[START Extracted entries]

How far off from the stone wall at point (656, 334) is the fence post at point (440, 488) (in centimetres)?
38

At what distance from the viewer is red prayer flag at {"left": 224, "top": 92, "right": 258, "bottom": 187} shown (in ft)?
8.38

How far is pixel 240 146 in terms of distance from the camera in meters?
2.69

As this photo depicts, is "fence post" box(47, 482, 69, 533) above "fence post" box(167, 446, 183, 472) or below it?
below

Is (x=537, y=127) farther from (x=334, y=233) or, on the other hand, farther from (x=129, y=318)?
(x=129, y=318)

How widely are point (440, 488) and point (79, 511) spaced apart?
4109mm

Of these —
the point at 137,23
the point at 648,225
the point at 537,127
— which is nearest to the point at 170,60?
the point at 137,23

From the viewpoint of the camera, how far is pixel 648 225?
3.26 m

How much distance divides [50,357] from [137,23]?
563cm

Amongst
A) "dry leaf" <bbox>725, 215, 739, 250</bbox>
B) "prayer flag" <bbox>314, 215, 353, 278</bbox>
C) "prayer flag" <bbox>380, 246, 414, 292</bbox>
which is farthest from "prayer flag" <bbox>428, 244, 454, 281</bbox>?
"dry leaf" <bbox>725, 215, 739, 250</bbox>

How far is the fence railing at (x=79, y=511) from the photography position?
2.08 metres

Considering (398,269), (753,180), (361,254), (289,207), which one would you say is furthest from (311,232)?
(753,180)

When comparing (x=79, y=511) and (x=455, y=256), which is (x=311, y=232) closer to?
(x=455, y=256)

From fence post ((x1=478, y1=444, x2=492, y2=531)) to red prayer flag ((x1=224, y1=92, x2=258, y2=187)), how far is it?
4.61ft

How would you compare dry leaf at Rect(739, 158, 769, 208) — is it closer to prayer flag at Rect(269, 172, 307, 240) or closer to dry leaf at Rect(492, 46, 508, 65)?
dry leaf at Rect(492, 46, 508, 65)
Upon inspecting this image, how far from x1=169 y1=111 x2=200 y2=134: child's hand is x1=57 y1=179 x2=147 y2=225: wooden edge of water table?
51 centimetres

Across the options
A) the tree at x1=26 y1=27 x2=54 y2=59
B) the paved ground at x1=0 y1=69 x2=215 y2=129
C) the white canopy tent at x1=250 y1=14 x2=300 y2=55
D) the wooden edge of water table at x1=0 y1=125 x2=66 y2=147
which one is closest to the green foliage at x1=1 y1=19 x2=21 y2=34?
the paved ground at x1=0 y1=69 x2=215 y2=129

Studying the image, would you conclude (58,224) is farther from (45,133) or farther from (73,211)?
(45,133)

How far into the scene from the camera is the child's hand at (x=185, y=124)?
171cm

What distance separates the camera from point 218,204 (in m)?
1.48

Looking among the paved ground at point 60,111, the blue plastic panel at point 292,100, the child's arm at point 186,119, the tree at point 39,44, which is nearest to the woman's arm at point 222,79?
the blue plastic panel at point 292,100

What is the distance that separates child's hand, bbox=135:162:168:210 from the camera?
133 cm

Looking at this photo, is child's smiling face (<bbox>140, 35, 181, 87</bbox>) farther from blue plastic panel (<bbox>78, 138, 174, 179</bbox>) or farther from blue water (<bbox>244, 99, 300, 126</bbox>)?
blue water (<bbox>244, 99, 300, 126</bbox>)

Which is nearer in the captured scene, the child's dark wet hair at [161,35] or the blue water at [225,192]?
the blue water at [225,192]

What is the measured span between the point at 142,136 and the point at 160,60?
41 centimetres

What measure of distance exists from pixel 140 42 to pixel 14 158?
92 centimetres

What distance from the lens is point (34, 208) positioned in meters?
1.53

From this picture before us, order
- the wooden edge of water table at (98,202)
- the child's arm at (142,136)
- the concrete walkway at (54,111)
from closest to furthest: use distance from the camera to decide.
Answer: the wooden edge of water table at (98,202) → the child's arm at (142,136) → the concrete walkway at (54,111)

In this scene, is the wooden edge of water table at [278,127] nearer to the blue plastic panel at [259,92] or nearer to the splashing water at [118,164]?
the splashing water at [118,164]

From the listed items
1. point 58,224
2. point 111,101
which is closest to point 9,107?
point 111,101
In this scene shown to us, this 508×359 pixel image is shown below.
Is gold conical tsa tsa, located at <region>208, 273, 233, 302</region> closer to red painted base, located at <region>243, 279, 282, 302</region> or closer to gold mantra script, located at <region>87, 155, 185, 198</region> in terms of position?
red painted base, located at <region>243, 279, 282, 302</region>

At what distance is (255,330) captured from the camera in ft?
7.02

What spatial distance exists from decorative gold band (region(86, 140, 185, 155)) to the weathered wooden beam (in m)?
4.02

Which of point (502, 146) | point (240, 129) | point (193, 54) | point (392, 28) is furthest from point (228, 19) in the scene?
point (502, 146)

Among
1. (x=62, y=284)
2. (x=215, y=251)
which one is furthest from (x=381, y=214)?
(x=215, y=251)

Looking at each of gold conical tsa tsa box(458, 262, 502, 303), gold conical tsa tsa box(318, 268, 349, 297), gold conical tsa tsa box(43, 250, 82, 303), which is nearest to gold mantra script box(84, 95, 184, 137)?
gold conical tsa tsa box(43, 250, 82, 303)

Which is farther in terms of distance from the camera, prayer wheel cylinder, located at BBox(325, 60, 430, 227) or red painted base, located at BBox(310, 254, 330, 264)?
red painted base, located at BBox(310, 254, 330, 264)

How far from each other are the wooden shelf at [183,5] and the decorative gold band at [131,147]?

[END Extracted entries]

Work to complete - Reproduce all of the records above word for word, without changing anything.

The reply -
How far off from the stone wall at point (656, 334) is the fence post at point (440, 488) (in centimetres)?
38

At what distance from the viewer is red prayer flag at {"left": 224, "top": 92, "right": 258, "bottom": 187} shown (in ft)?
8.38

How far is pixel 240 146 in terms of distance from the camera in meters?
2.69

As this photo depicts, is "fence post" box(47, 482, 69, 533) above "fence post" box(167, 446, 183, 472) or below it?
below

Is (x=537, y=127) farther from (x=334, y=233) or, on the other hand, farther from (x=129, y=318)?
(x=129, y=318)

How widely are point (440, 488) and point (79, 511) spaced apart?
4109mm

Of these —
the point at 137,23
the point at 648,225
the point at 537,127
— which is nearest to the point at 170,60?
the point at 137,23

From the viewpoint of the camera, how far is pixel 648 225?
3.26 m

How much distance divides [50,357] from [137,23]?
563cm

Amongst
A) "dry leaf" <bbox>725, 215, 739, 250</bbox>
B) "prayer flag" <bbox>314, 215, 353, 278</bbox>
C) "prayer flag" <bbox>380, 246, 414, 292</bbox>
which is farthest from "prayer flag" <bbox>428, 244, 454, 281</bbox>?
"dry leaf" <bbox>725, 215, 739, 250</bbox>

How far is the fence railing at (x=79, y=511) from the photography position?
2.08 metres

Considering (398,269), (753,180), (361,254), (289,207), which one would you say is furthest from (311,232)?
(753,180)

When comparing (x=79, y=511) and (x=455, y=256), which is (x=311, y=232) closer to?
(x=455, y=256)

From fence post ((x1=478, y1=444, x2=492, y2=531)) to red prayer flag ((x1=224, y1=92, x2=258, y2=187)), how far is it?
4.61ft

How would you compare dry leaf at Rect(739, 158, 769, 208) — is it closer to prayer flag at Rect(269, 172, 307, 240) or closer to dry leaf at Rect(492, 46, 508, 65)?
dry leaf at Rect(492, 46, 508, 65)
Upon inspecting this image, how far from x1=169 y1=111 x2=200 y2=134: child's hand is x1=57 y1=179 x2=147 y2=225: wooden edge of water table?
51 centimetres

Across the options
A) the tree at x1=26 y1=27 x2=54 y2=59
B) the paved ground at x1=0 y1=69 x2=215 y2=129
C) the white canopy tent at x1=250 y1=14 x2=300 y2=55
D) the wooden edge of water table at x1=0 y1=125 x2=66 y2=147
which one is closest to the green foliage at x1=1 y1=19 x2=21 y2=34?
the paved ground at x1=0 y1=69 x2=215 y2=129

Studying the image, would you conclude (58,224) is farther from (45,133) or farther from (73,211)?
(45,133)

How far into the scene from the camera is the child's hand at (x=185, y=124)?
171cm

What distance separates the camera from point 218,204 (in m)?
1.48

Looking among the paved ground at point 60,111, the blue plastic panel at point 292,100, the child's arm at point 186,119, the tree at point 39,44, which is nearest to the woman's arm at point 222,79?
the blue plastic panel at point 292,100

What is the distance that separates child's hand, bbox=135:162:168:210 from the camera?
133 cm

Looking at this photo, is child's smiling face (<bbox>140, 35, 181, 87</bbox>) farther from blue plastic panel (<bbox>78, 138, 174, 179</bbox>) or farther from blue water (<bbox>244, 99, 300, 126</bbox>)?
blue water (<bbox>244, 99, 300, 126</bbox>)

Which is nearer in the captured scene, the child's dark wet hair at [161,35] or the blue water at [225,192]?
the blue water at [225,192]

What is the measured span between the point at 142,136 and the point at 160,60?
41 centimetres

What measure of distance exists from pixel 140 42 to pixel 14 158?
92 centimetres

What distance from the lens is point (34, 208) positioned in meters?
1.53

From this picture before us, order
- the wooden edge of water table at (98,202)
- the child's arm at (142,136)
- the concrete walkway at (54,111)
from closest to furthest: use distance from the camera to decide.
Answer: the wooden edge of water table at (98,202) → the child's arm at (142,136) → the concrete walkway at (54,111)

In this scene, is the wooden edge of water table at [278,127] nearer to the blue plastic panel at [259,92] or nearer to the splashing water at [118,164]?
the splashing water at [118,164]

From the listed items
1. point 58,224
2. point 111,101
which is closest to point 9,107?
point 111,101
In this scene shown to us, this 508×359 pixel image is shown below.
Is gold conical tsa tsa, located at <region>208, 273, 233, 302</region> closer to red painted base, located at <region>243, 279, 282, 302</region> or closer to gold mantra script, located at <region>87, 155, 185, 198</region> in terms of position?
red painted base, located at <region>243, 279, 282, 302</region>

At what distance is (255,330) captured from the camera in ft?
7.02

What spatial distance exists from decorative gold band (region(86, 140, 185, 155)) to the weathered wooden beam (in m)?
4.02

Which of point (502, 146) | point (240, 129) | point (193, 54) | point (392, 28) is furthest from point (228, 19) in the scene?
point (502, 146)

Among
1. (x=62, y=284)
2. (x=215, y=251)
which one is furthest from (x=381, y=214)?
(x=215, y=251)

Looking at each of gold conical tsa tsa box(458, 262, 502, 303), gold conical tsa tsa box(318, 268, 349, 297), gold conical tsa tsa box(43, 250, 82, 303), which is nearest to gold mantra script box(84, 95, 184, 137)?
gold conical tsa tsa box(43, 250, 82, 303)

Which is farther in terms of distance from the camera, prayer wheel cylinder, located at BBox(325, 60, 430, 227) or red painted base, located at BBox(310, 254, 330, 264)?
red painted base, located at BBox(310, 254, 330, 264)

How far from each other are the wooden shelf at [183,5] and the decorative gold band at [131,147]?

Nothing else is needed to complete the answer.